Each node in a cluster requires two TCP ports. One port is used for client connections and communications. This is the port you would configure into client applications or command line tools. The second required port is reserved for node-to-node communication, or gossip, that occurs in a binary protocol and allows the nodes to discuss configuration and node availability.
When a master fails or is found to be unreachable by the majority of the cluster as determined by the nodes’ communication via the gossip port, the remaining masters hold a vote and elect one of the failing masters’ slaves to take its place. If the new master does not have a slave after the election, one of the redundant slaves can be reshuffled to replicate the new master using replicas migration. When the failing master eventually rejoins the cluster, it will join as a slave and begin to replicate another master.
Changes from Redis
Redis Cluster allows you to use almost all of the original functionality of Redis with two major exceptions:
Multi-key operations such as set operations only work if all of the keys involved in the operation are contained on the same node. These operations require all of the involved keys to be in memory, and copying the data across the network is not currently supported. There are ways to ensure that keys are hashed to the same node, but the best bet is probably to perform these operations on the client as you would with any other sharding solution.
Additionally Redis Cluster does not support multiple databases. The non-distributed version of Redis allows you to have separate databases running on the same instance. The main purpose of this is to store different kinds of data in different databases to avoid collisions if you have a monolithic Redis instance. Multiple databases should no longer be necessary with Redis Cluster since monolithic instances are discouraged in favor of distributed, targeted clusters.

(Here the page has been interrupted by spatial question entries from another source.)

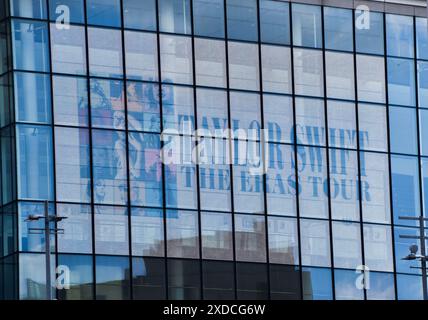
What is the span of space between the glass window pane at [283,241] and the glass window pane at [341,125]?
12.2ft

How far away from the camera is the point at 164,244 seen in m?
41.0

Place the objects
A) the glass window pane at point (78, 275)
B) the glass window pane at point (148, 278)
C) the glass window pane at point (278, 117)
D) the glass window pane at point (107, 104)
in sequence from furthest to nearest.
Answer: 1. the glass window pane at point (278, 117)
2. the glass window pane at point (107, 104)
3. the glass window pane at point (148, 278)
4. the glass window pane at point (78, 275)

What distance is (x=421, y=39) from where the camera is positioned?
46.3 m

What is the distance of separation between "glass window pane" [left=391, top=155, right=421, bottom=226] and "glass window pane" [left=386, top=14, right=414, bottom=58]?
404 centimetres

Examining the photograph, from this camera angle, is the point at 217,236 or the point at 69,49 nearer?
the point at 69,49

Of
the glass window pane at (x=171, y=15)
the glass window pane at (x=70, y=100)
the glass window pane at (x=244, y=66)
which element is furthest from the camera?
the glass window pane at (x=244, y=66)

Redis Cluster is a high availability and horizontal scalability solution for Redis.
The cluster is self-managed. It abstracts configuration away from clients and removes the single point of failure introduced by proxy servers.
Redis Cluster maintains the performance and strong data model you know and love from Redis.
It does not provide perfect availability or consistency, but it does provide pretty good guarantees that make it a solid solution for many projects.